Indiana Gov. Mike Pence (R) is still considering a bid for the 2016 GOP presidential nomination, says Politico.
Pence, who was in Washington, D.C. over the weekend for a meeting of the National Governors Association (NGA), said he would not likely decide about whether to run for president until the end of April at the earliest.
Because of an Indiana law that will not allow an individual to run for both a state office and a federal office at the same time, Pence would have to decide whether to run for re-election as governor, or for president.
As the Indianapolis Star reported in December, state Sen. Mike Delph (R) had submitted a bill that would help clear the way for Pence to seek two offices at once.
“I think it’s good for the state of Indiana to have a sitting governor in the national conversation and because of that I think it’s in our interest to make the obstacles and roadblocks for Pence as minimal as possible,” Delph said at the time, but then withdrew the bill in January.
“I can tell you: I’m a very focused person,” Pence told Politico. “We’ll spend some time this spring deciding on where our focus should be, and that will be our focus.”

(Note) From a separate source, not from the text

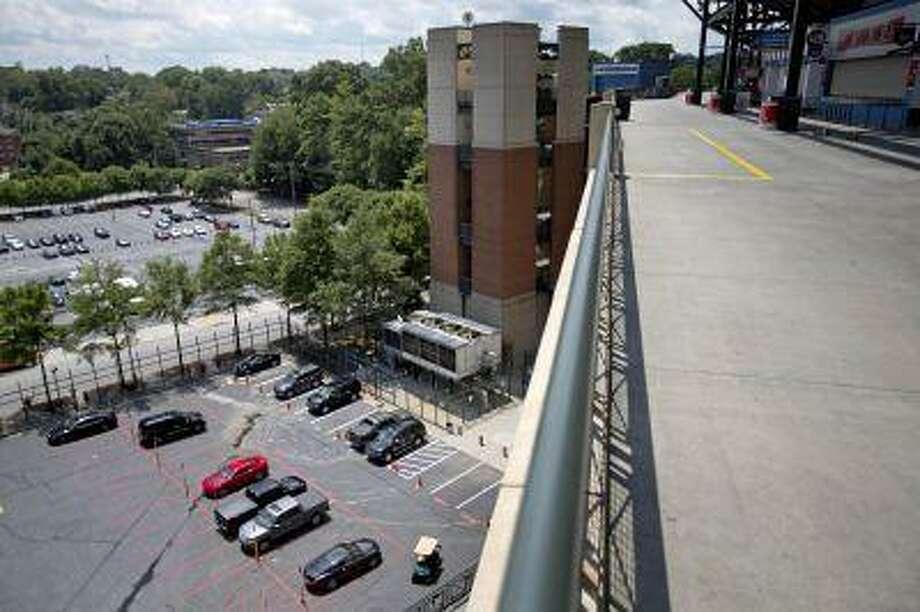The player's parking lot is seen from the upper-level platform from where 30-year-old Ronald Homer fell during Monday night's game at Turner Field, Tuesday, Aug. 13, 2013, in Atlanta. It was at least the third time a sports fan has fallen from a stadium in Atlanta in the past year. Homer fell more than 60 feet (18 meters) from the upper levels of Turner Field onto a parking lot on Monday night. At least four witnesses told police that no one else was standing near him when he fell over a fourth-level railing into a parking lot for players. Homer's death appeared to be an accident, authorities said. Photo: ASSOCIATED PRESS / AP2013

“Our legislative session ends on April 29, and I’m completely focused on passing another honestly balanced budget, a balanced budget amendment and a robust education agenda,” said Pence, who served six terms in the U.S. House before his election as governor.

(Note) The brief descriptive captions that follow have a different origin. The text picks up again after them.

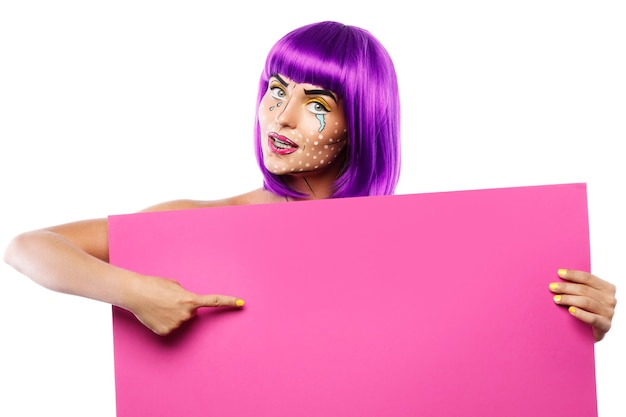 Model in creative image with pop art makeup is holding pink blank board isolated on white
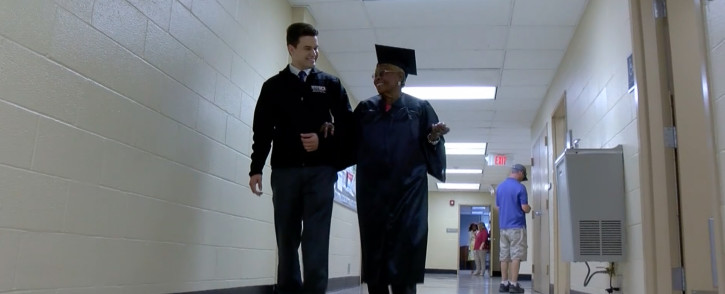 A screengrab of Annie Dillard (92) on her way to her graduation.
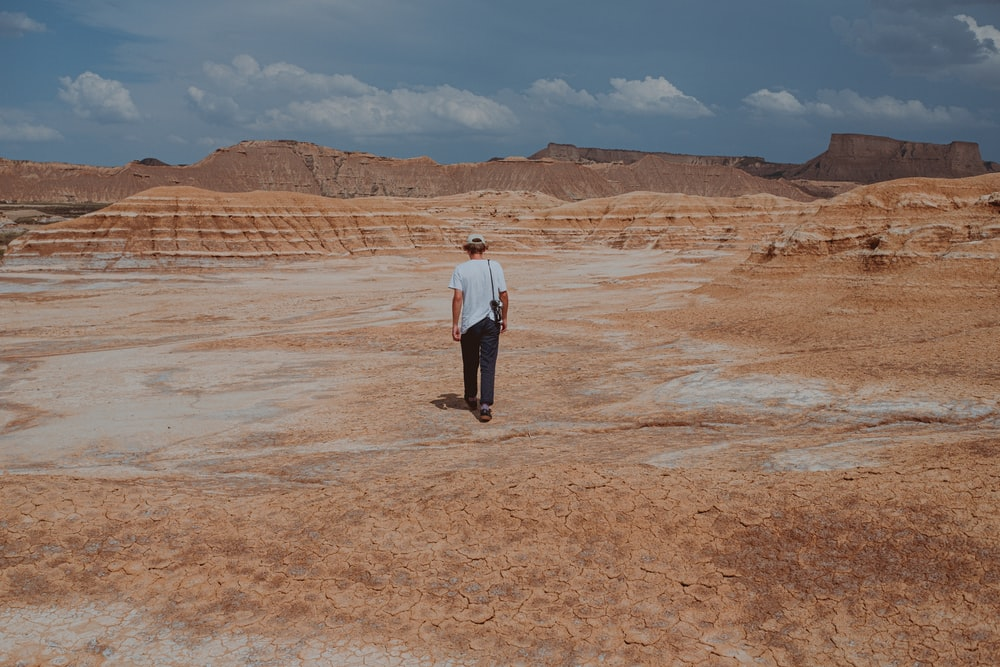 man in white dress shirt and black pants standing on brown sand during daytime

Pence said he has lowered the unemployment rate in his state from 8 to 5.8 percent, and led the country in manufacturing jobs last year.

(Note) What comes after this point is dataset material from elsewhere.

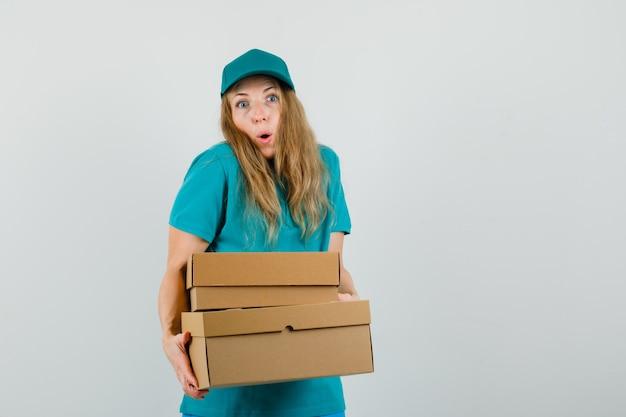 Женщина-доставщик в футболке, кепке держит картонные коробки и выглядит удивленно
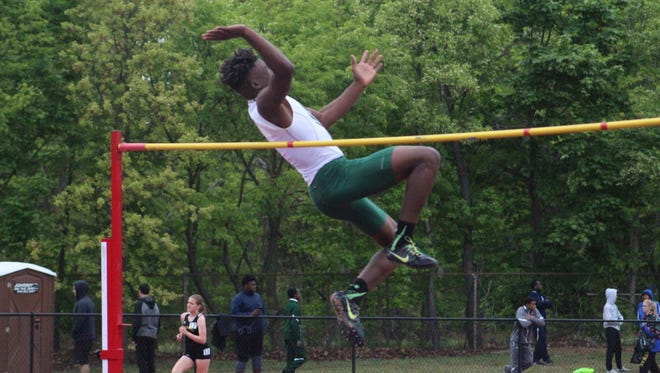 South Plainfield's Deshai Smith sets school record in high jump at 6-7 on his way to gold.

“So there are 49 governors who wish they could be me,” he added.
When asked about issues he might be concerned about should he run for president, Pence responded that he takes one step at a time.
“I don’t really think of it that way,” he said. “I’m an A-to-B, B-to-C, C-to-D guy.”
Conservatives who have been fighting against the Common Core standards in Indiana, however, have perhaps remained a step ahead of Pence after he signed a repeal of the controversial standards but then facilitated a “rebrand” of the same standards, save for a few tweaks. Because the Hoosier state’s “new” standards were not much different from the Common Core, Pence was still able to receive a waiver from the federal No Child Left Behind law.
“For all Pence’s claims of federalism, his signature legislation removing Indiana from the Common Core required the new standards to ‘comply with federal standards to receive a flexibility waiver,’” grassroots organizer Erin Tuttle of Hoosiers Against Common Core told Breitbart News at the time, quoting from the legislation that had Indiana abandon the Common Core. “His Hoosier process was predicated on satisfying the federal government, thus resulting in a rebrand of the Common Core.”
Additionally, last month more than 40 conservative groups in the state signed onto an agenda for education reform that was submitted to Indiana lawmakers. Among the coalition’s top issues was cutting regulations for schools that agree to accept school choice vouchers and the freedom to reject the state’s rebranded Common Core-aligned standards.
Pence is reported to have turned Indiana’s school choice initiative into the most extensive in the nation, and is now planning to expand school choice for preschool as well, and to obtain more state funding for charter schools.
Nevertheless, according to the coalition, while Indiana has the largest school voucher program in the country, the state has also been ranked as the second-worst state in the nation for restricting the freedom of private schools due to the voucher program’s many regulations.
Recently, another issue that plagued Pence was the report by the Indianapolis Star that the governor planned to launch a state-run news service called “Just IN.”
“A state-run, taxpayer funded news organization designed to compete with independent news outlets is a shocking development to many rank and file conservatives,” Dave Read of the Central Indiana Coalition of Tea Parties told Breitbart News in January. “To think it will be anything but a well crafted PR machine for the Governor’s Presidential aspirations is naive. Instead of naming it ‘Just In’ he might as well call it ‘Pravda’ and call it a day.”
Pence ended up killing the state news site idea after he said on radio he only learned about it when he read it in the newspaper.